S + f(1) - f(1) = sum_{n=1}^{1985} [(-1)^{n + 1} * n] - 2S

Which simplifies to S = sum_{n=1}^{1985} [(-1)^{n + 1} * n] - 2S

Then, 3S = sum ... so S = sum / 3. Which gives S = 993 / 3 = 331.

Therefore, the answer is 331. So I think this is correct.

But let me check again with a smaller example to make sure the approach is right.

Suppose instead of 1985, the upper limit is 3. Let's say n=1 to 3, and f(4)=f(1). Let's compute the sum S = f(1) + f(2) + f(3).

Given the recurrence:

f(2) = (-1)^2 * 1 - 2f(1) = 1 - 2f(1)

f(3) = (-1)^3 * 2 - 2f(2) = -2 - 2*(1 - 2f(1)) = -2 - 2 + 4f(1) = -4 + 4f(1)

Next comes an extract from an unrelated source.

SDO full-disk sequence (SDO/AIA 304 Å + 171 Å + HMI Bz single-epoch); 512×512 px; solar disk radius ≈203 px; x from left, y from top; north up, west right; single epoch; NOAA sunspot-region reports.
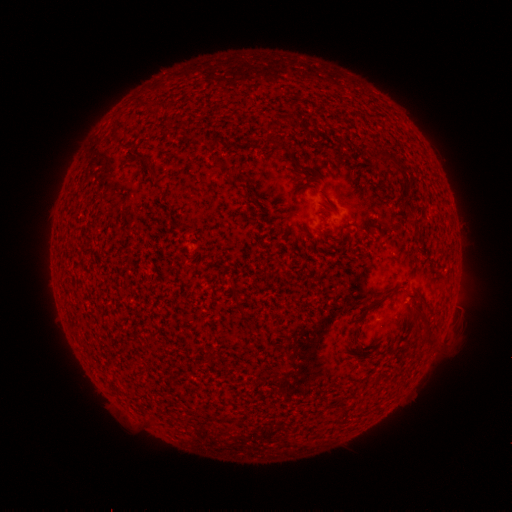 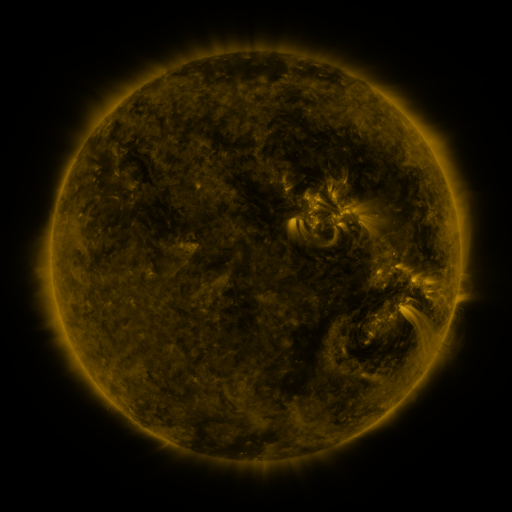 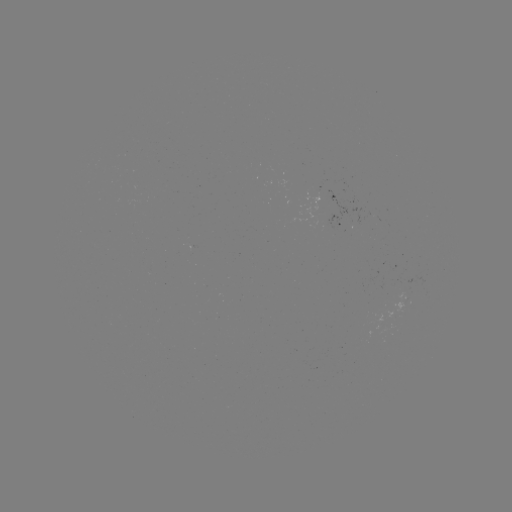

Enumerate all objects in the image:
spotted active region: (343, 224)
spotted active region: (407, 298)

f(4) = (-1)^4 * 3 - 2f(3) = 3 - 2*(-4 + 4f(1)) = 3 + 8 - 8f(1) = 11 - 8f(1)

But f(4) = f(1), so:

11 - 8f(1) = f(1)

11 = 9f(1)

f(1) = 11/9

Then, S = f(1) + f(2) + f(3) = 11/9 + (1 - 2*(11/9)) + (-4 + 4*(11/9))

Compute each term:

f(1) = 11/9

f(2) = 1 - 22/9 = (9 - 22)/9 = -13/9

f(3) = -4 + 44/9 = (-36 + 44)/9 = 8/9

Sum S = 11/9 -13/9 +8/9 = (11 -13 +8)/9 = 6/9 = 2/3

Now, according to our formula:

sum_{n=1}^{3} [(-1)^{n + 1} * n] = 1 - 2 + 3 = 2

Then, S = 2 / 3 = 2/3. Which matches the manual calculation. Therefore, the formula works for this case.

Therefore, the method seems correct. So in the original problem, the answer is 331. Therefore, the final answer is \boxed{331}

**Final Answer**
\boxed{331}
Therefore, the value of the sum is $\boxed{331}$.